> _TASK ITEM_:
Copy out the whole blog post on the third anniversary of Susan Keegan's death, word for word.

(SOURCE DOCUMENT begins)

Three Years On: Applause, Frustration & Hope

Tuesday, November 11, the third anniversary of Susan Keegan’s murder, offers us a chance to express both admiration and indignation about how this case has been handled. The contours of Susan’s death are well known to readers of this blog. Less certain is when the long-delayed prosecution will get underway.

Family and friends are still pleading, scolding, hollering, and weeping as they struggle to push the Mendocino County District Attorney’s office to pursue justice. We believe our frustration at the endless delays is more than justified. But we also want to take a moment to offer praise where praise is due.

Shortly after taking office a few months after Susan died, DA David Eyster was handed a file about her case by the Mendocino County Sheriff’s Office — a file filled with holes, errors, and sloppy police work. Laid before him was a botched investigation.

The mistakes had begun within hours of Susan’s death. “The home should have been declared a crime scene that morning,” one investigator told us.

The Keegans, in better days
The Keegans, in better days

But Peter Keegan, Susan’s physician/husband, had fast-talked Sgt. Scott Poma, at best an indifferent police officer, into believing a story that defied credibility — that Susan, an engaged writer, reader, actor, and budding artist, was disguising a lethal substance abuse problem. No facts supported his claim, but the Harvard-educated physician was authoritative, and the cops walked away from the scene with far less evidence than they should have collected.

Next, the autopsy was put in the hands of Jason Trent, MD, a medical examiner whose questionable competence has been an open secret in Mendocino County. Trent twice recanted his testimony in an unrelated homicide case, saying, “that’s what I swore to, that’s what I signed, but I was wrong.” So unskilled was the medical examiner that at least one attorney told us she often went outside the county to have her evidence analyzed. Trent’s contract with the Sheriff’s Office was finally severed this summer, almost a year before it was due to expire, but not before his grossly inadequate examination of Susan Keegan’s body.

(SOURCE DOCUMENT ends)
(DATA PROVIDED begins)

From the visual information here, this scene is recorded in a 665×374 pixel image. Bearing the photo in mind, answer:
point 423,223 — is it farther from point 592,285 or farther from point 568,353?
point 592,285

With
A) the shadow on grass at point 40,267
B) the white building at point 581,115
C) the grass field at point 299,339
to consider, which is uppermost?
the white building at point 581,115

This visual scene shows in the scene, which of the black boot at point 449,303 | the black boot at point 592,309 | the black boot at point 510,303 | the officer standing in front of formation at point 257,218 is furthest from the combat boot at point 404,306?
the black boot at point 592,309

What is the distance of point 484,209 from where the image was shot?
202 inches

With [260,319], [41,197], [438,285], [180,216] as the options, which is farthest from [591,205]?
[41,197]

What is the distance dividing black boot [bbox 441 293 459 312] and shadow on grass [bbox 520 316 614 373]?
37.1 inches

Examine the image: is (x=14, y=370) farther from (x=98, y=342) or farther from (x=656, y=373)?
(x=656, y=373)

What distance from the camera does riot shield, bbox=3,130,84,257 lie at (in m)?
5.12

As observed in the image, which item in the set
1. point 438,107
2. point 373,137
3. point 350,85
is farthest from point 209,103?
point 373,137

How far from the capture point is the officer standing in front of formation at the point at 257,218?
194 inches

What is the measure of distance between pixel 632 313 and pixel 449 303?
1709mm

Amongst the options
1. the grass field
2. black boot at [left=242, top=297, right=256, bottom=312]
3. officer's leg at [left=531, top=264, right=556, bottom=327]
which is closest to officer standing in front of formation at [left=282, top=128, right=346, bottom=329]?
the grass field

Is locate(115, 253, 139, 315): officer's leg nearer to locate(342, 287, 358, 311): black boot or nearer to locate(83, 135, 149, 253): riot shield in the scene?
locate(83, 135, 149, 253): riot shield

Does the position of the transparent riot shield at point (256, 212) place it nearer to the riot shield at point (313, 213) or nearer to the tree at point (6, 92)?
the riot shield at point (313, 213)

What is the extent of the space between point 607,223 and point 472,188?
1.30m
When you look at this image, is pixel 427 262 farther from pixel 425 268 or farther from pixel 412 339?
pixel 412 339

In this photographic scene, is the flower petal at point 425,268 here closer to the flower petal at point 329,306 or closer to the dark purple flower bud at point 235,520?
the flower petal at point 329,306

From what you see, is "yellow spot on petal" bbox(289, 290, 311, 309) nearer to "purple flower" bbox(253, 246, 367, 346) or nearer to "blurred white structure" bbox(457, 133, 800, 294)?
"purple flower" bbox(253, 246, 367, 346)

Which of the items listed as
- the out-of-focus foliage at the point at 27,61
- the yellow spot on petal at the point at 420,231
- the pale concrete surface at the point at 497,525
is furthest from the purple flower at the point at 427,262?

(DATA PROVIDED ends)

> _EXERCISE RESPONSE_:
Three Years On: Applause, Frustration & Hope

Tuesday, November 11, the third anniversary of Susan Keegan’s murder, offers us a chance to express both admiration and indignation about how this case has been handled. The contours of Susan’s death are well known to readers of this blog. Less certain is when the long-delayed prosecution will get underway.

Family and friends are still pleading, scolding, hollering, and weeping as they struggle to push the Mendocino County District Attorney’s office to pursue justice. We believe our frustration at the endless delays is more than justified. But we also want to take a moment to offer praise where praise is due.

Shortly after taking office a few months after Susan died, DA David Eyster was handed a file about her case by the Mendocino County Sheriff’s Office — a file filled with holes, errors, and sloppy police work. Laid before him was a botched investigation.

The mistakes had begun within hours of Susan’s death. “The home should have been declared a crime scene that morning,” one investigator told us.

The Keegans, in better days
The Keegans, in better days

But Peter Keegan, Susan’s physician/husband, had fast-talked Sgt. Scott Poma, at best an indifferent police officer, into believing a story that defied credibility — that Susan, an engaged writer, reader, actor, and budding artist, was disguising a lethal substance abuse problem. No facts supported his claim, but the Harvard-educated physician was authoritative, and the cops walked away from the scene with far less evidence than they should have collected.

Next, the autopsy was put in the hands of Jason Trent, MD, a medical examiner whose questionable competence has been an open secret in Mendocino County. Trent twice recanted his testimony in an unrelated homicide case, saying, “that’s what I swore to, that’s what I signed, but I was wrong.” So unskilled was the medical examiner that at least one attorney told us she often went outside the county to have her evidence analyzed. Trent’s contract with the Sheriff’s Office was finally severed this summer, almost a year before it was due to expire, but not before his grossly inadequate examination of Susan Keegan’s body.